### Exercise aim
Every line below should be repeated exactly.

[Entries taken from a collection]
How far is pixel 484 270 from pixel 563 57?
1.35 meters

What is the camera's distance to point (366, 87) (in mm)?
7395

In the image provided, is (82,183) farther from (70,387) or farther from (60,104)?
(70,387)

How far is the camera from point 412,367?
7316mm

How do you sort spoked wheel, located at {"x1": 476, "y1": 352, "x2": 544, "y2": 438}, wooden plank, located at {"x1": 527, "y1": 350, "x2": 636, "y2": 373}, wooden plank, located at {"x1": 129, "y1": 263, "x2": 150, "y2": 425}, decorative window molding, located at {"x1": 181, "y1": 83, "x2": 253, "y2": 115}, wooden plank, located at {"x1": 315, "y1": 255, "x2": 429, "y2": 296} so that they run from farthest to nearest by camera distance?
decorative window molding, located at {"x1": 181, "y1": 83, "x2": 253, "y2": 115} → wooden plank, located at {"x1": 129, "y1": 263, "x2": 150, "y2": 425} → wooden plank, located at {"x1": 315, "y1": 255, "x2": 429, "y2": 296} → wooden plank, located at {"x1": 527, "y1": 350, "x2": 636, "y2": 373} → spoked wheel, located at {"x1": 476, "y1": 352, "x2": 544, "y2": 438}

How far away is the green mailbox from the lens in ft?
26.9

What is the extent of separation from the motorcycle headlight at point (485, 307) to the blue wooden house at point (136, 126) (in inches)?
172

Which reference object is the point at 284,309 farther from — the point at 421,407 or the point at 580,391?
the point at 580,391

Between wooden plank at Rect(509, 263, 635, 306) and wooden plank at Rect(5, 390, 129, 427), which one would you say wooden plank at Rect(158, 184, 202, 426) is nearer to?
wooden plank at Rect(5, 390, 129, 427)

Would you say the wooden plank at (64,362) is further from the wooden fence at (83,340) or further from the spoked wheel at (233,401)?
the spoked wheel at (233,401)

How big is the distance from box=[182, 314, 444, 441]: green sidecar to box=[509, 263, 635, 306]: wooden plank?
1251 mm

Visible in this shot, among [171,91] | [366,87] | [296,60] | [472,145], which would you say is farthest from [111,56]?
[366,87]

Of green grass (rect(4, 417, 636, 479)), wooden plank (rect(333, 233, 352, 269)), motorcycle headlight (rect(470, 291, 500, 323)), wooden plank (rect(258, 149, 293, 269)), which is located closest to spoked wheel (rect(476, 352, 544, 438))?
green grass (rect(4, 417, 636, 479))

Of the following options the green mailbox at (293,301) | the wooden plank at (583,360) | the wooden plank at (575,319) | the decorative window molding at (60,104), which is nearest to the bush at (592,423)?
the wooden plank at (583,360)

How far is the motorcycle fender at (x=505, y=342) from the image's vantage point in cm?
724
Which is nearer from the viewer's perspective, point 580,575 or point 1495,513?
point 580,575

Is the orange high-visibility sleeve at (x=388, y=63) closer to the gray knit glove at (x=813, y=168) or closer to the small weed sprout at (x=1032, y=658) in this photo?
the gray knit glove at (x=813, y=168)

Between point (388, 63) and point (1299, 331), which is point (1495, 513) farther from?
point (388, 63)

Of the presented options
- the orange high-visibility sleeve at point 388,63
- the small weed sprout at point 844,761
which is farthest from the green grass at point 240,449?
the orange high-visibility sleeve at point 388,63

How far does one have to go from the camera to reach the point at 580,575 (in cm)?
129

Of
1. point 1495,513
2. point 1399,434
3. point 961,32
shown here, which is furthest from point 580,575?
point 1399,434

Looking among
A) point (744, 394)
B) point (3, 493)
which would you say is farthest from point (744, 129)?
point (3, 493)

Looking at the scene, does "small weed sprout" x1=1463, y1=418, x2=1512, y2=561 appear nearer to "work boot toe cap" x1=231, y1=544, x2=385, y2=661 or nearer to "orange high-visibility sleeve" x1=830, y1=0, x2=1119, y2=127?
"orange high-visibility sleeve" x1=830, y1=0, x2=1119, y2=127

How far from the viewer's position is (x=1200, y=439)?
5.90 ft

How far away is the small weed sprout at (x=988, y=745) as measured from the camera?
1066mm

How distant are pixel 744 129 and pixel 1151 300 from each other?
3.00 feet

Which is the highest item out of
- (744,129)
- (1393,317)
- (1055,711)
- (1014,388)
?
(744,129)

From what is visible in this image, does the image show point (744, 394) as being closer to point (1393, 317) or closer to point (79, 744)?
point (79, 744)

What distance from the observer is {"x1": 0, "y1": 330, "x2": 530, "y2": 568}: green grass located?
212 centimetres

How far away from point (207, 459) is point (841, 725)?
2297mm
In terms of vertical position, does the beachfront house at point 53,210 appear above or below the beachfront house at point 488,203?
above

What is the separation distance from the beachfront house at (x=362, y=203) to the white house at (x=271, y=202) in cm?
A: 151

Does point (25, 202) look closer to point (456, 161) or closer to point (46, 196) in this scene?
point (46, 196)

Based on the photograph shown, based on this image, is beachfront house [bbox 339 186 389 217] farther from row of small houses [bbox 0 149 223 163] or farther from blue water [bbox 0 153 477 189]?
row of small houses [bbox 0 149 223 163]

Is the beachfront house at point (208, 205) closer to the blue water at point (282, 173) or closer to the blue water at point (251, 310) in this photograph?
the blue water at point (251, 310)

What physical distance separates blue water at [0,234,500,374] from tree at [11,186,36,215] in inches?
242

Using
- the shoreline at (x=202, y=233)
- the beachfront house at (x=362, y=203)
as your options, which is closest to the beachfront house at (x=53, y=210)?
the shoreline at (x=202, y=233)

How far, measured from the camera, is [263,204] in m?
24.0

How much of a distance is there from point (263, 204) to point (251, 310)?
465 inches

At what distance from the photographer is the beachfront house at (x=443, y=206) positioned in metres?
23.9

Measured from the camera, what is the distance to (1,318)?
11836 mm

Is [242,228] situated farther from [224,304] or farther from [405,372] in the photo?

### Response
How far is pixel 484 270 from pixel 563 57?
1.35 meters

What is the camera's distance to point (366, 87) (in mm)?
7395

In the image provided, is (82,183) farther from (70,387) or farther from (60,104)?
(70,387)

How far is the camera from point 412,367?
7316mm

How do you sort spoked wheel, located at {"x1": 476, "y1": 352, "x2": 544, "y2": 438}, wooden plank, located at {"x1": 527, "y1": 350, "x2": 636, "y2": 373}, wooden plank, located at {"x1": 129, "y1": 263, "x2": 150, "y2": 425}, decorative window molding, located at {"x1": 181, "y1": 83, "x2": 253, "y2": 115}, wooden plank, located at {"x1": 315, "y1": 255, "x2": 429, "y2": 296} so that they run from farthest to nearest by camera distance?
decorative window molding, located at {"x1": 181, "y1": 83, "x2": 253, "y2": 115} → wooden plank, located at {"x1": 129, "y1": 263, "x2": 150, "y2": 425} → wooden plank, located at {"x1": 315, "y1": 255, "x2": 429, "y2": 296} → wooden plank, located at {"x1": 527, "y1": 350, "x2": 636, "y2": 373} → spoked wheel, located at {"x1": 476, "y1": 352, "x2": 544, "y2": 438}

How far away is the green mailbox from the lens in ft?
26.9

What is the extent of separation from the motorcycle headlight at point (485, 307) to the blue wooden house at point (136, 126) (in inches)?
172

Which reference object is the point at 284,309 farther from — the point at 421,407 or the point at 580,391?
the point at 580,391

Between wooden plank at Rect(509, 263, 635, 306) and wooden plank at Rect(5, 390, 129, 427), which one would you say wooden plank at Rect(158, 184, 202, 426) is nearer to?
wooden plank at Rect(5, 390, 129, 427)

Would you say the wooden plank at (64,362) is further from the wooden fence at (83,340) or further from the spoked wheel at (233,401)?
the spoked wheel at (233,401)

How big is the distance from box=[182, 314, 444, 441]: green sidecar to box=[509, 263, 635, 306]: wooden plank?
1251 mm

Visible in this shot, among [171,91] | [366,87] | [296,60] | [472,145], which would you say is farthest from [111,56]?
[366,87]

Of green grass (rect(4, 417, 636, 479)), wooden plank (rect(333, 233, 352, 269)), motorcycle headlight (rect(470, 291, 500, 323)), wooden plank (rect(258, 149, 293, 269)), which is located closest to spoked wheel (rect(476, 352, 544, 438))?
green grass (rect(4, 417, 636, 479))

Of the following options the green mailbox at (293,301) | the wooden plank at (583,360) | the wooden plank at (575,319) | the decorative window molding at (60,104), which is nearest to the bush at (592,423)?
the wooden plank at (583,360)

How far is the motorcycle fender at (x=505, y=342) from the image's vantage point in cm?
724
Which is nearer from the viewer's perspective, point 580,575 or point 1495,513?
point 580,575

Is the orange high-visibility sleeve at (x=388, y=63) closer to the gray knit glove at (x=813, y=168) or closer to the small weed sprout at (x=1032, y=658) in this photo?
the gray knit glove at (x=813, y=168)

Between point (388, 63) and point (1299, 331), which is point (1495, 513) farther from?
point (388, 63)

Of the presented options
- the orange high-visibility sleeve at point 388,63
- the small weed sprout at point 844,761
which is farthest from the green grass at point 240,449?
the orange high-visibility sleeve at point 388,63

How far does one have to go from the camera to reach the point at 580,575 (in cm)?
129

Of
1. point 1495,513
2. point 1399,434
3. point 961,32
shown here, which is furthest from point 580,575?
point 1399,434

Looking among
A) point (744, 394)
B) point (3, 493)
which would you say is farthest from point (744, 129)?
point (3, 493)

Looking at the scene, does "small weed sprout" x1=1463, y1=418, x2=1512, y2=561 appear nearer to "work boot toe cap" x1=231, y1=544, x2=385, y2=661 or nearer to "orange high-visibility sleeve" x1=830, y1=0, x2=1119, y2=127?
"orange high-visibility sleeve" x1=830, y1=0, x2=1119, y2=127

How far from the viewer's position is (x=1200, y=439)?
5.90 ft

How far away is the small weed sprout at (x=988, y=745) as measured from the camera?
1066mm

How distant are pixel 744 129 and pixel 1151 300 from each other?
3.00 feet

Which is the highest item out of
- (744,129)
- (1393,317)
- (1055,711)
- (1014,388)
?
(744,129)

From what is visible in this image, does the image show point (744, 394) as being closer to point (1393, 317) or closer to point (79, 744)?
point (79, 744)

What distance from the observer is {"x1": 0, "y1": 330, "x2": 530, "y2": 568}: green grass located?
212 centimetres

How far away from point (207, 459) is point (841, 725)?
2297mm
In terms of vertical position, does the beachfront house at point 53,210 appear above or below the beachfront house at point 488,203?
above

What is the separation distance from the beachfront house at (x=362, y=203) to the white house at (x=271, y=202) in cm?
A: 151

Does point (25, 202) look closer to point (456, 161) or closer to point (46, 196) in this scene?
point (46, 196)

Based on the photograph shown, based on this image, is beachfront house [bbox 339 186 389 217] farther from row of small houses [bbox 0 149 223 163] or farther from blue water [bbox 0 153 477 189]?
row of small houses [bbox 0 149 223 163]

Is the beachfront house at point (208, 205) closer to the blue water at point (282, 173) or closer to the blue water at point (251, 310) in this photograph?
the blue water at point (251, 310)

What physical distance separates blue water at [0,234,500,374] from tree at [11,186,36,215] in inches?
242

Using
- the shoreline at (x=202, y=233)
- the beachfront house at (x=362, y=203)
as your options, which is closest to the beachfront house at (x=53, y=210)?
the shoreline at (x=202, y=233)

How far, measured from the camera, is [263,204] in m?
24.0

How much of a distance is there from point (263, 204) to point (251, 310)?
465 inches

At what distance from the photographer is the beachfront house at (x=443, y=206) positioned in metres?
23.9

Measured from the camera, what is the distance to (1,318)?
11836 mm

Is [242,228] situated farther from [224,304] or farther from [405,372] in the photo?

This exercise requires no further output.